Keen to return to fieldwork after the gallery was completed, Gord Edmund organized a trip to Morden, Manitoba, where plesiosaurs and mosasaurs had been found. A good teacher, he showed me everything, from how to excavate bones, to making the protective field jackets of plaster and burlap used to encase them for transporting back to the museum.


Morden was full of surprises. One of the locals was a pilot who traded in World War II aircraft. Hearing of Rudy’s wartime experiences, he invited us to visit him.


On arriving, I was astonished to see a Fairey Firefly on his airstrip, a single engine fighter strikingly similar to the legendary Spitfire of the Battle of Britain. Some time before, he had acquired and subsequently sold a Messerschmitt--109. Rudy told him that this is what he had flown, prior to the rocket-propelled Messerschmitt--163.

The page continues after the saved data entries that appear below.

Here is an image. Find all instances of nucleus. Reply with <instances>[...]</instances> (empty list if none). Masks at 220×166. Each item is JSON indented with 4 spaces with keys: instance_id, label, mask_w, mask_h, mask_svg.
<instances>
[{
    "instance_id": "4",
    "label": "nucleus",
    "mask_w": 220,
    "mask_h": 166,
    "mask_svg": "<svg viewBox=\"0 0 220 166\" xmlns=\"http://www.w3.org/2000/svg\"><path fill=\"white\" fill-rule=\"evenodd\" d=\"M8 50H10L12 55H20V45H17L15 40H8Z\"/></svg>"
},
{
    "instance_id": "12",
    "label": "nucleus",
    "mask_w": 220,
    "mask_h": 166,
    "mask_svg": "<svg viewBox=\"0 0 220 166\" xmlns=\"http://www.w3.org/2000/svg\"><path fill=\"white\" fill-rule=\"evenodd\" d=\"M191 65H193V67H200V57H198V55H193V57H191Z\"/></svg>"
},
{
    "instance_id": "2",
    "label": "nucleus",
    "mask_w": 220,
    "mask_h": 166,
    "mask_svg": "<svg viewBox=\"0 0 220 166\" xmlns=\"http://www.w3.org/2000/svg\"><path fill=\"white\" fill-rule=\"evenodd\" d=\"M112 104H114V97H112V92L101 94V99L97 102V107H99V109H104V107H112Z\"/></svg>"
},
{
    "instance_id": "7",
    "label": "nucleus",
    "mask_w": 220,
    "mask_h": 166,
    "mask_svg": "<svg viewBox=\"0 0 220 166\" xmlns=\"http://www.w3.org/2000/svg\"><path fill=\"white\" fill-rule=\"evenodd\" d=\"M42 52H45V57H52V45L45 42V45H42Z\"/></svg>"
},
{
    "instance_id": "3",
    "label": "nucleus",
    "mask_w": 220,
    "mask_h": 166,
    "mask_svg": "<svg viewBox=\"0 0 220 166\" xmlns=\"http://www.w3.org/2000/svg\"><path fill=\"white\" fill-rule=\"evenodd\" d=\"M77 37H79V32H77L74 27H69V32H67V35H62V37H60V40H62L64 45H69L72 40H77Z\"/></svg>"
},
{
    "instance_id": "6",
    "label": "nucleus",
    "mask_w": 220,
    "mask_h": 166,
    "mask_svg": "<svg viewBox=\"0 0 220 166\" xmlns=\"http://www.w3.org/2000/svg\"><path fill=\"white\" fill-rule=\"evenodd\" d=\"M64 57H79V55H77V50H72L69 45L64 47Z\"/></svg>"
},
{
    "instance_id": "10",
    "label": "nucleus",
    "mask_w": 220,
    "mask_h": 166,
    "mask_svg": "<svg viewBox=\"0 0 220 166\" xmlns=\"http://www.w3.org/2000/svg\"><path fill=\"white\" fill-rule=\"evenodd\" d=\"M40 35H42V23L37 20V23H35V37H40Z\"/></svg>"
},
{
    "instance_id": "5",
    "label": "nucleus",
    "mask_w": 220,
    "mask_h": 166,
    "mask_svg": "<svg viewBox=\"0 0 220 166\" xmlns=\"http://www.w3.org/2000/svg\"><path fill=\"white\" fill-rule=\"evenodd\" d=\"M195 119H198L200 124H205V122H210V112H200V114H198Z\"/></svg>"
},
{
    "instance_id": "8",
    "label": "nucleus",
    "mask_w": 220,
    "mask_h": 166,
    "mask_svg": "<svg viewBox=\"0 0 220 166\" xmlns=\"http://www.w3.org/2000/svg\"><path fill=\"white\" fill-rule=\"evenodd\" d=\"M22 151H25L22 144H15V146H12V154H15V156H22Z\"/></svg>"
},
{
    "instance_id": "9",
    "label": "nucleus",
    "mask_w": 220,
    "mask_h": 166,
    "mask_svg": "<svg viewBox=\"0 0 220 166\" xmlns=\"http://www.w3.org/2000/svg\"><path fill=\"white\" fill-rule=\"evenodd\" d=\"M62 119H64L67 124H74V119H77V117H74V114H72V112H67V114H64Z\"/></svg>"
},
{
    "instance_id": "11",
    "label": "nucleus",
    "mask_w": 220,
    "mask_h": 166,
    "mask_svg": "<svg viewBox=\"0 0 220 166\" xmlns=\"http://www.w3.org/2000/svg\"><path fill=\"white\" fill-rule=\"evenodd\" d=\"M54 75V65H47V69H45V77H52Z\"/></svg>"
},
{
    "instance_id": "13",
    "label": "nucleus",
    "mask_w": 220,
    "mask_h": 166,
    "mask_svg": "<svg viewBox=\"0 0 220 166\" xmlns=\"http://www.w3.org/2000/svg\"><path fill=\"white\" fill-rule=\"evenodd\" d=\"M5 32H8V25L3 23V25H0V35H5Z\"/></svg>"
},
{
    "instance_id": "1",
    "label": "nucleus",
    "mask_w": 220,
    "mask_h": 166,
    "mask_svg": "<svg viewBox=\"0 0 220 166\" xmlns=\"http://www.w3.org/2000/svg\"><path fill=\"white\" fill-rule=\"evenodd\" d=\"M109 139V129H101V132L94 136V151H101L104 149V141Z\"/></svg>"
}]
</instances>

When the pilot mentioned his difficulty in taking off in the 109 because the view ahead was obstructed by the nose section, Rudy explained the solution. One simply had to swing the aircraft from side to side while accelerating down the runway.


Manitoba is remarkably flat, with large expanses of prairie giving unobstructed views across the land. The wide open spaces may have had a bearing on a subject of much interest in Morden that summer: Unidentified Flying Objects. UFOs were the focal point of some of the chats we had with the residents.

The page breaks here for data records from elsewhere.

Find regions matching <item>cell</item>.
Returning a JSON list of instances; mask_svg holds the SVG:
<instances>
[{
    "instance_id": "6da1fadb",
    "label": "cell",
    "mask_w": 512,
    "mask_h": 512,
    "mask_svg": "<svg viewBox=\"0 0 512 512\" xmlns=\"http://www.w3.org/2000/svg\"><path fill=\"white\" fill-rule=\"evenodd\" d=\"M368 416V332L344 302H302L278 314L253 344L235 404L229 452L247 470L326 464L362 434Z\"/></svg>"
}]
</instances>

One night, with a vast sky full of stars, some of us, including Rudy, decided to join some locals to look for UFOs. There was an old barn nearby which would make an ideal lookout, so we all boarded our van and drove off.


Clambering up the stairs, we found a large open area, giving us a clear view of the sky. And there we watched and waited. After some long time without seeing anything unusual, I was not the only one thinking it was time to head back. Then five small points of light suddenly appeared above the horizon.


Keeping the same small distance apart in the same horizontal formation, the points moved up and down and from side to side. We did not watch for very long, maybe a minute or so, before they dipped down and disappeared. Completely mystified, we decided to drive off in the direction where the lights had disappeared, hoping to see something more. We never saw anything else.


So what could it possibly have been? Certainly not pranksters using some type of lights. And how could such an illusion be created anyway? It was definitely not any kind of aircraft. As Rudy had pointed out, no aircraft existed that could fly like that.